+++ Texte source +++

On le voit, la thèse moniste de l’identité du droit et de l’État n’est sans doute pas, comme semble pourtant le penser Jean-Jacques Sueur, l’impasse épistémologique majeure que nous aiderait à contourner le pluralisme juridique pour nous permettre de nous représenter l’ordre juridique sans encombrantes illusions métaphysiques. Elle relèverait plutôt de la même logique démystificatrice que celle du pluralisme juridique dont Jean-Jacques Sueur est très proche. Loin d'affirmer l'indéfectible arrimage du droit à l'État, qui était certes la caractéristique d'une modernité aujourd'hui en crise sous l'effet de la mondialisation, le maître viennois soutenait en réalité avec sa célèbre thèse de l'identité du droit et de l'État une tout autre position. Affirmer en effet, comme le fait Kelsen, que l'État n'est rien d'autre qu'un ordre juridique relativement centralisé revient bien davantage à dé-substantialiser l'État – personnification de l'ordre juridique, il est appréhendé comme un concept juridique – qu'à le sacraliser à la manière des théoriciens modernes de la souveraineté. Ce sont au contraire les thèses de la dualité de l'État et du droit, que Kelsen a tant combattues au nom d'un panthéisme juridique fondé sur le postulat viennois de l'unité de l'objet de la connaissance, qui ont longtemps servi de terreau idéologique au stato-centrisme. Nier cette dualité consiste alors à réduire l'État à un pur système de normes qui ne se distingue dès lors plus de l'ordre juridique international qu'en simples termes de degré. Aux antipodes de l'idéalisme des modernes qui regardaient l'État comme un sujet méta-juridique, cela revient à reconnaître que de l'ordre juridique étatique au droit international, un même monde sévit, celui d'un seul et unique système juridique accidenté par des foyers de particulière centralisation. C'est donc libérer le droit de sa gangue métaphysique étatique ; c'est en même temps le dérober à une entité, l'État, dont Kelsen a toujours nié l'existence puisqu'en regardant ce dernier comme identique au droit, il lui déniait forcément toute identité par rapport à celui-ci. Par où l’on voit que le plaidoyer que Jean-Jacques Sueur dresse implicitement d’un droit politique sans l’État rejoint d’une certaine manière, malgré lui, la thèse moniste de l’identité du droit et de l’État.

+++

Consigne 1:
Répondez brièvement à ces questions sur le texte consacré à la thèse de l'identité du droit et de l'État.
(a) Selon Kelsen, qu'est-ce que l'État ?
(b) Quelles thèses ont longtemps servi de terreau idéologique au stato-centrisme ?
(c) Sur quel postulat se fonde le panthéisme juridique au nom duquel Kelsen a combattu ces thèses ?
Consigne 2:
Prolongez le texte consacré à la thèse de l'identité du droit et de l'État au-delà de sa dernière phrase.

+++ Documents fournis +++

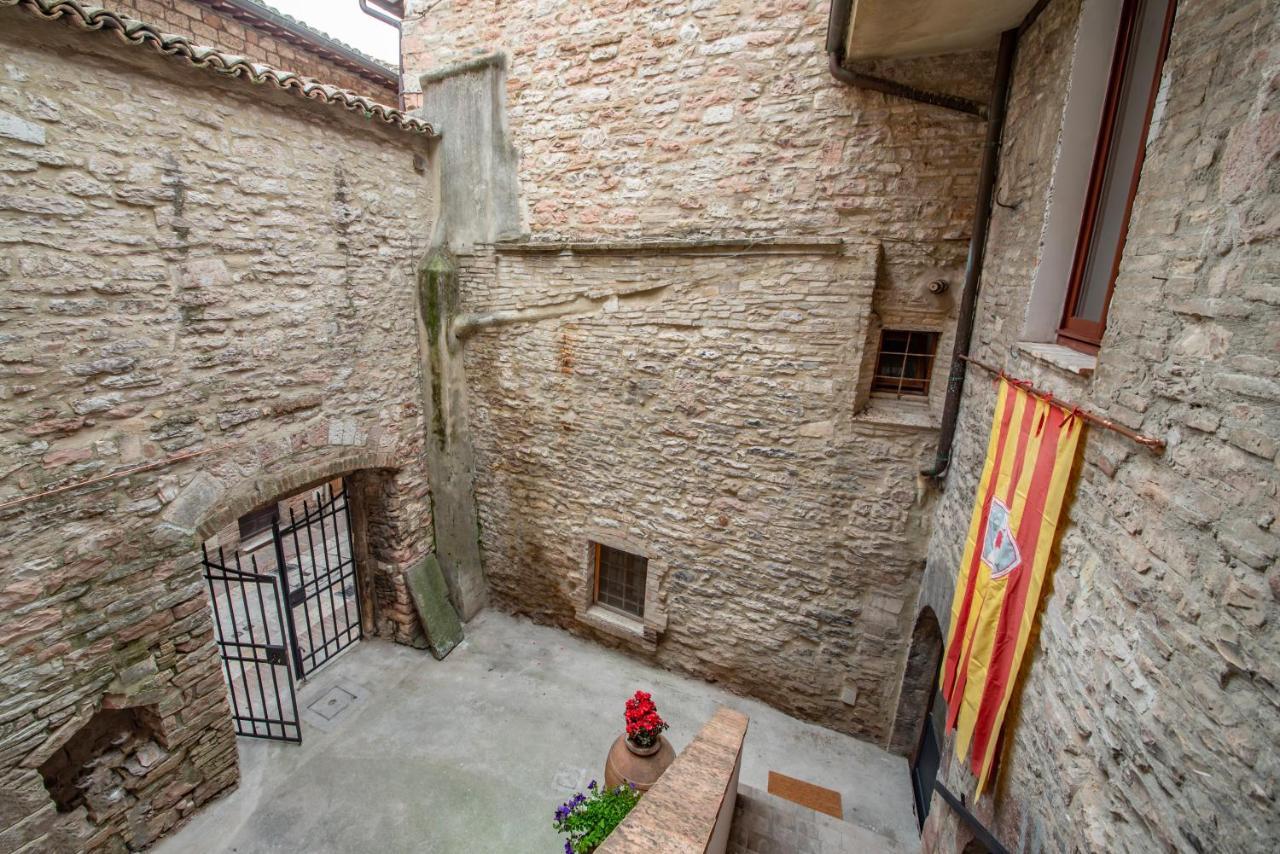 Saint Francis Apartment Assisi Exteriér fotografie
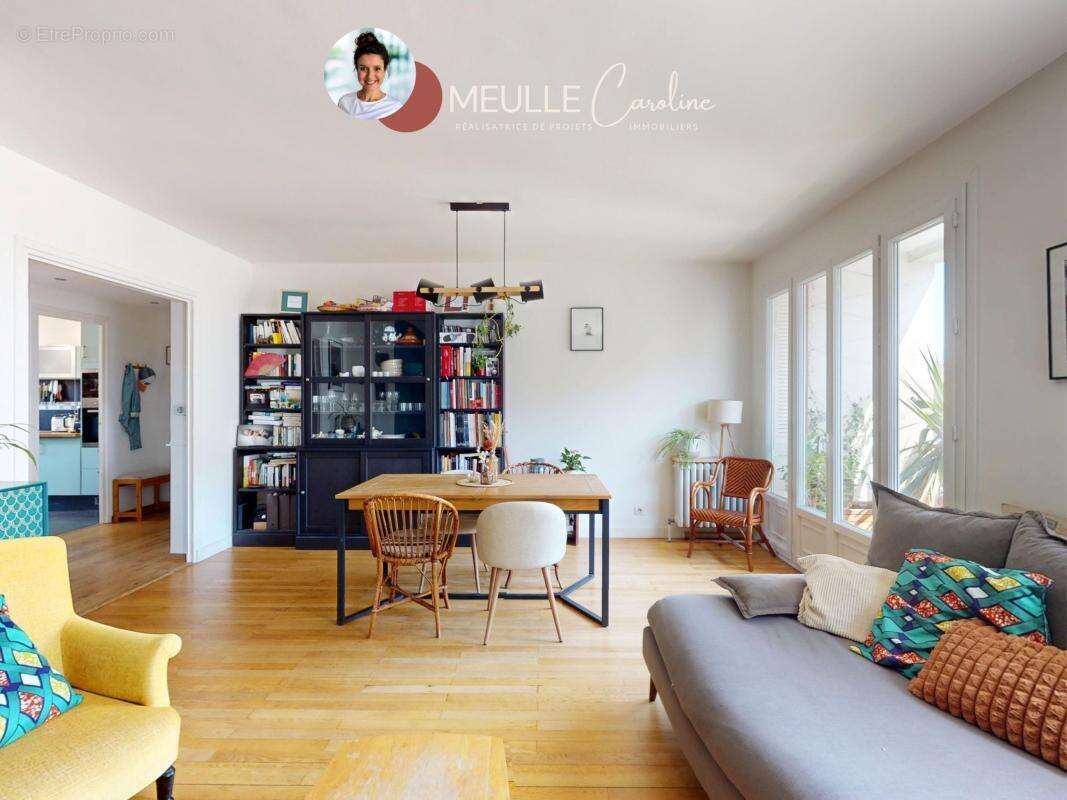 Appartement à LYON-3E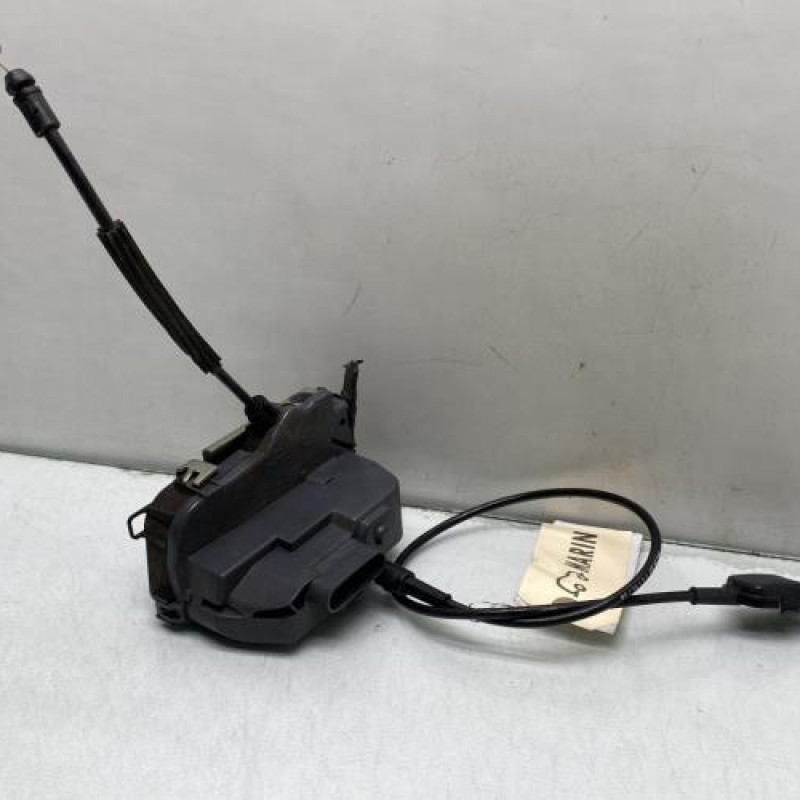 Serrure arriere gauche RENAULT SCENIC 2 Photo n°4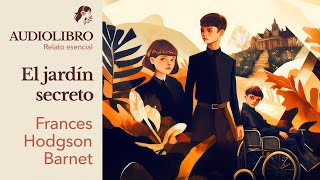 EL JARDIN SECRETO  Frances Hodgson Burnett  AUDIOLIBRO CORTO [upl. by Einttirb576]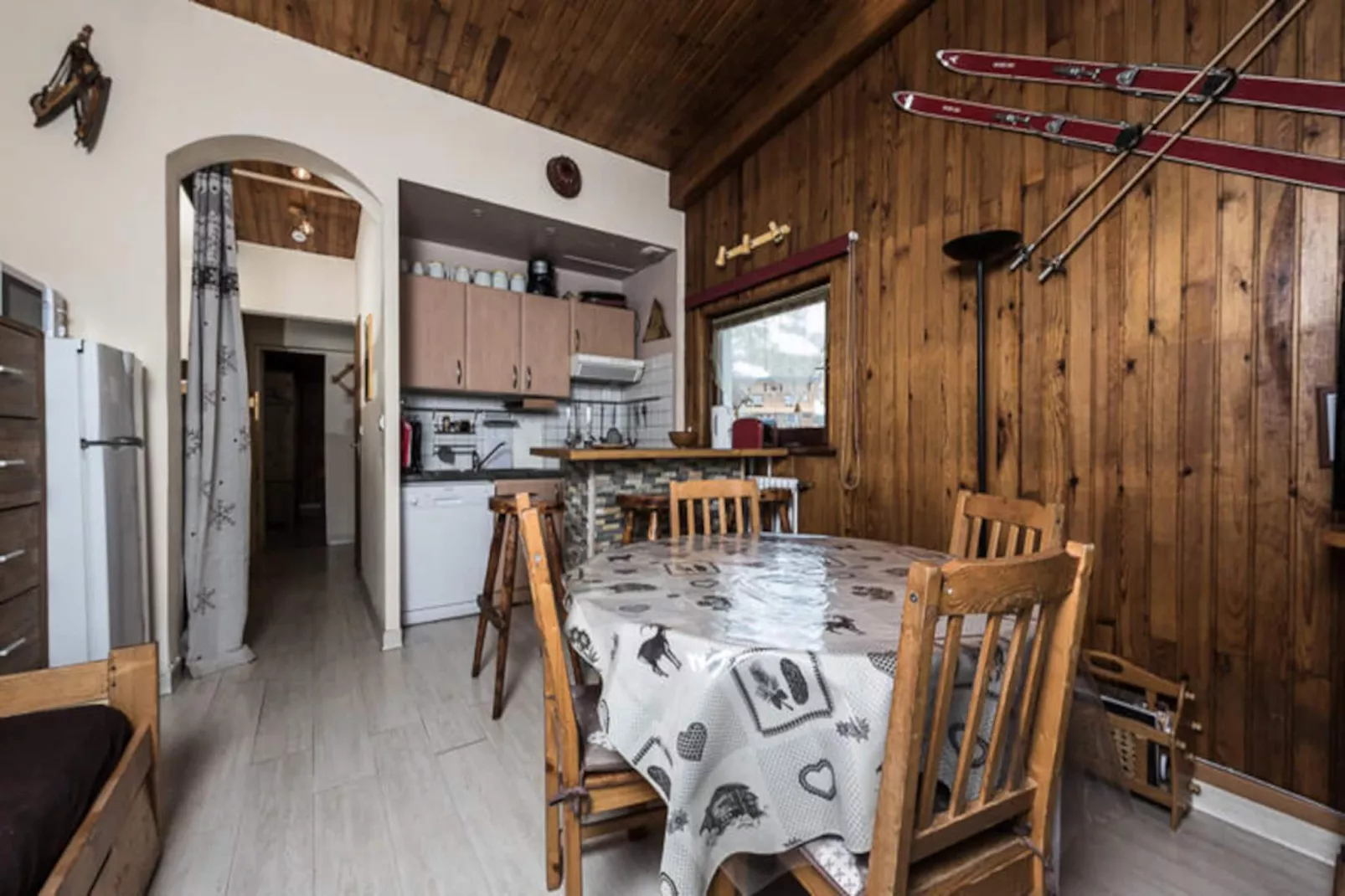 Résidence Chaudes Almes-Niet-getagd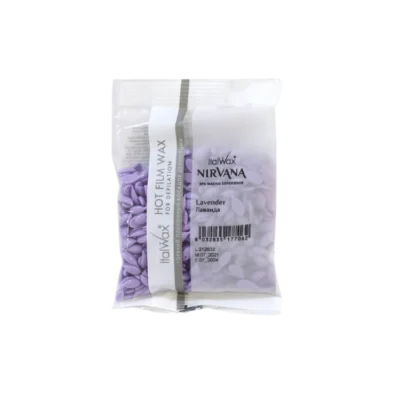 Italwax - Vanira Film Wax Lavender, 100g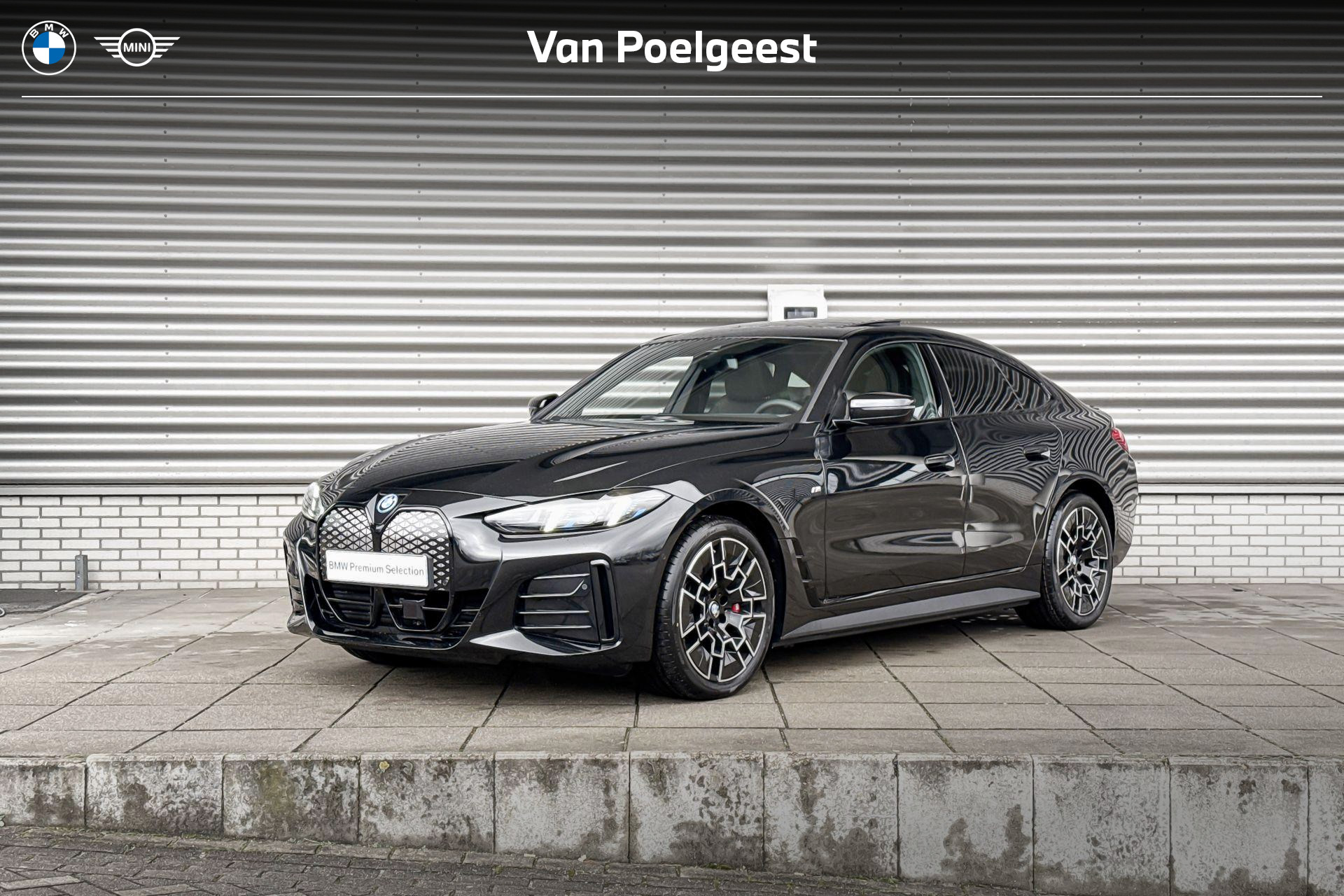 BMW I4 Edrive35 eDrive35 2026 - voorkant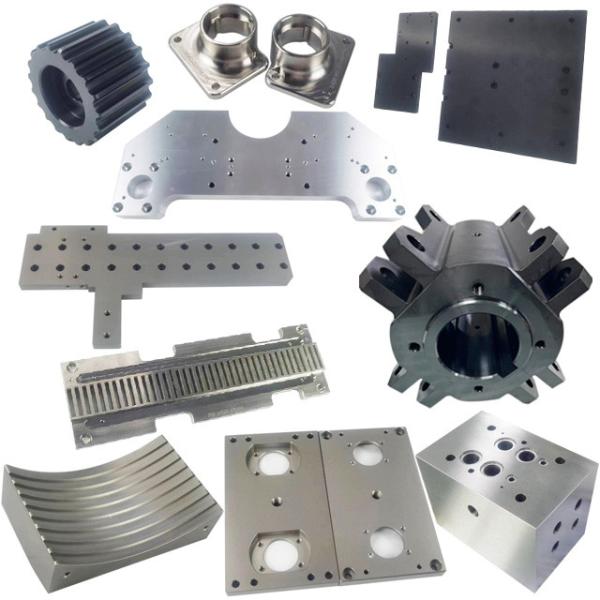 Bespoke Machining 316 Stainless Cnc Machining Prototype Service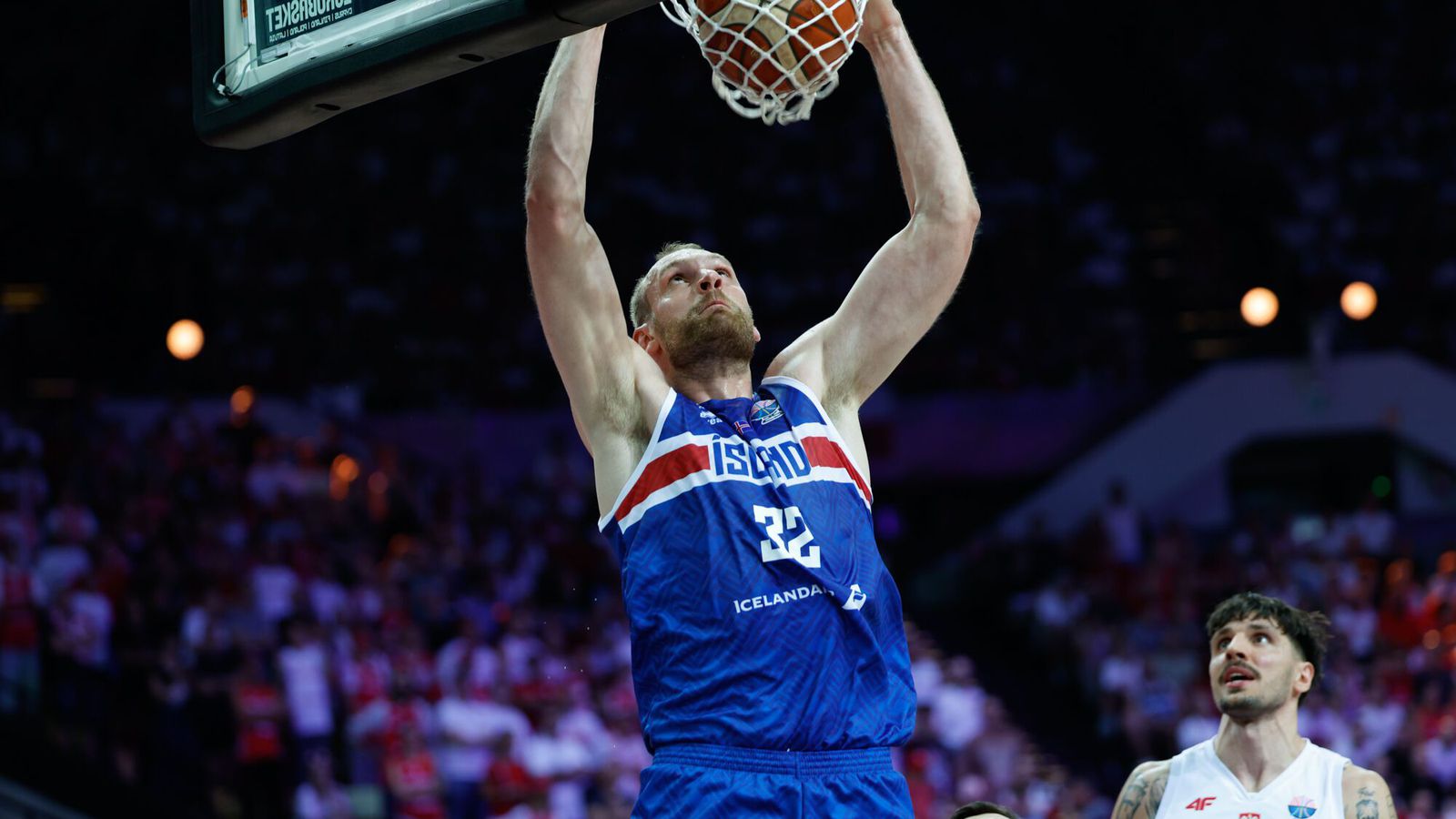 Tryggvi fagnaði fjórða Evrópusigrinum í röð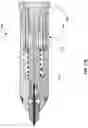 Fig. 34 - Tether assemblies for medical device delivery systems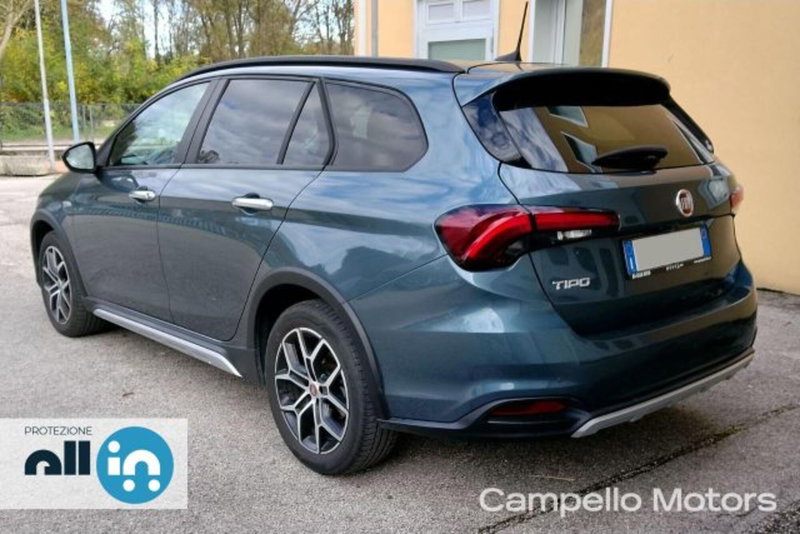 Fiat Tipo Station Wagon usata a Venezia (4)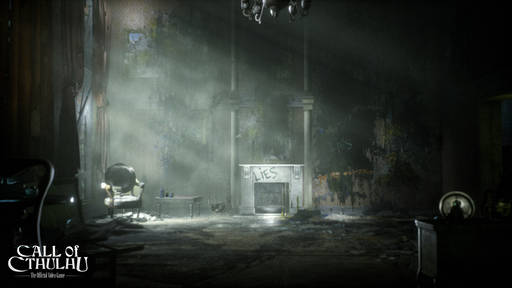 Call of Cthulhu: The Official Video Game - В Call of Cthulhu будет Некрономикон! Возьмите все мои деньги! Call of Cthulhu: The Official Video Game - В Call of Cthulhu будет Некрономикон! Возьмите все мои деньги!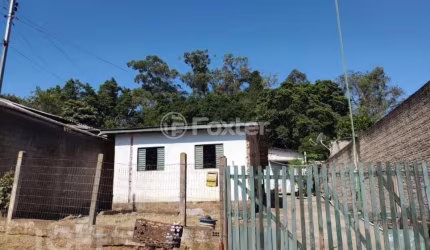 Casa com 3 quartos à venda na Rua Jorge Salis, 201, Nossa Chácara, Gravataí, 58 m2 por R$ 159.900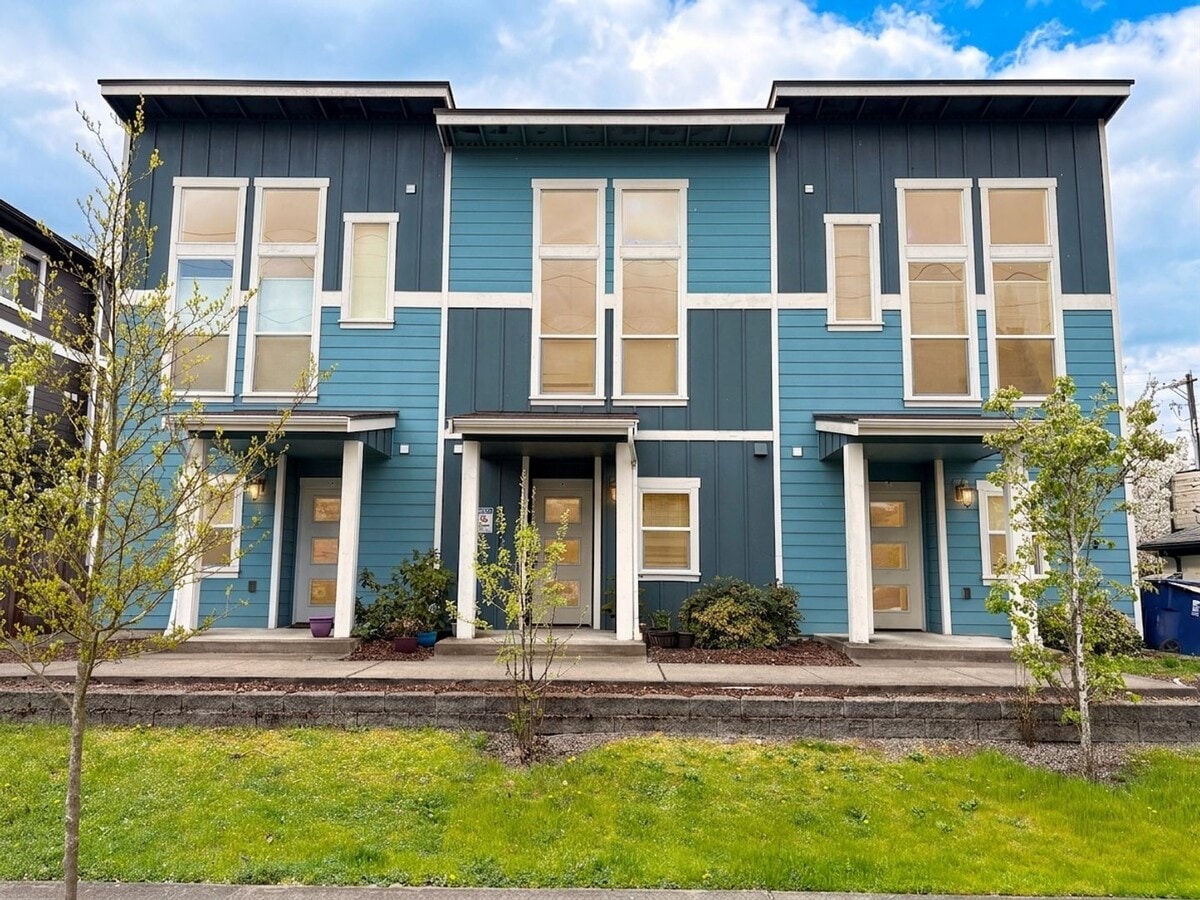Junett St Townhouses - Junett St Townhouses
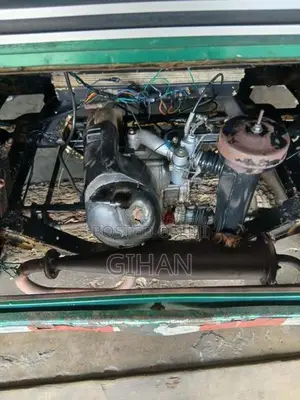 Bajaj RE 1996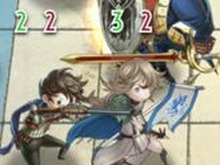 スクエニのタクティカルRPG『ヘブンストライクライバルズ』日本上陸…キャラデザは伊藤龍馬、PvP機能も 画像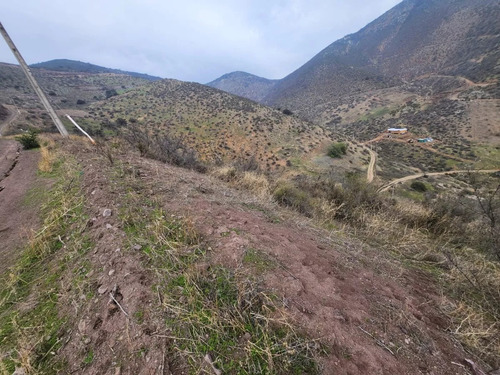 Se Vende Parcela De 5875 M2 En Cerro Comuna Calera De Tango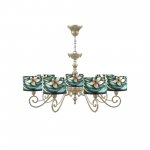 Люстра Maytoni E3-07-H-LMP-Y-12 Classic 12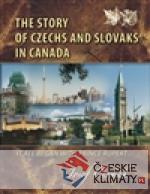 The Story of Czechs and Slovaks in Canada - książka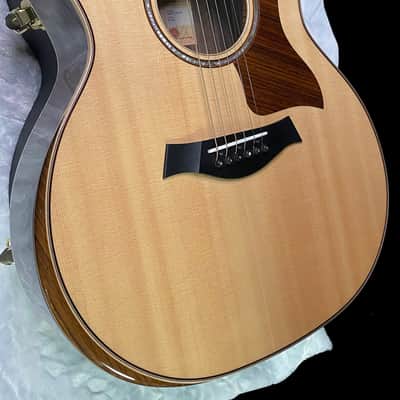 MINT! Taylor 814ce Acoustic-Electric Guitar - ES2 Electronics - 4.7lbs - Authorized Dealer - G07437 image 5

+++

Réponse 1:
(a) Un ordre juridique relativement centralisé.
(b) Les thèses de la dualité de l'État et du droit.
(c) Sur le postulat viennois de l'unité de l'objet de la connaissance.

Réponse 2:
Cela dit, l’entreprise de démystification de l’État à laquelle se livre Jean-Jacques Sueur en dénonçant l’absolutisation de la souveraineté que le positivisme étatique contient en germe, ne le conduit pas pour autant à se complaire dans un scepticisme radical. Sans chercher forcément à dissoudre les concepts classiques, il s’efforce plus raisonnablement de les contextualiser en faisant observer leur contingence, ou plus exactement l’influence que l’histoire, qui ne saurait les effacer, peut jouer sur leur fonction et leur signification. Mais surtout, l’auteur enrichit les concepts classiques du droit constitutionnel en les complétant et en proposant de mieux les mettre en lumière grâce à l’importation de concepts issus de la science politique tels que celui de système ou encore celui de régulation. L’usage transdisciplinaire des concepts du droit constitutionnel et de la science politique constitue l’une des inclinations récurrentes du travail de Jean-Jacques Sueur. Semblable tropisme met singulièrement notre auteur à distance d’une certaine orthodoxie positiviste dont il se désolidarise également en posant, sur son objet, le droit constitutionnel, un regard lucide et réaliste consistant à rendre intelligible ce que ne disent pas explicitement les textes et les institutions à travers lesquels cet objet se présente et s’impose à toute connaissance vulgaire. Incontestablement, Jean-Jacques Sueur mobilise les outils méthodologiques de la connaissance critique. Celle qui, pour surmonter les limites d’un empirisme plat et réducteur, consiste à dévoiler la réalité cachée derrière l’apparence des choses qui peuplent l’univers constitutionnel et politique.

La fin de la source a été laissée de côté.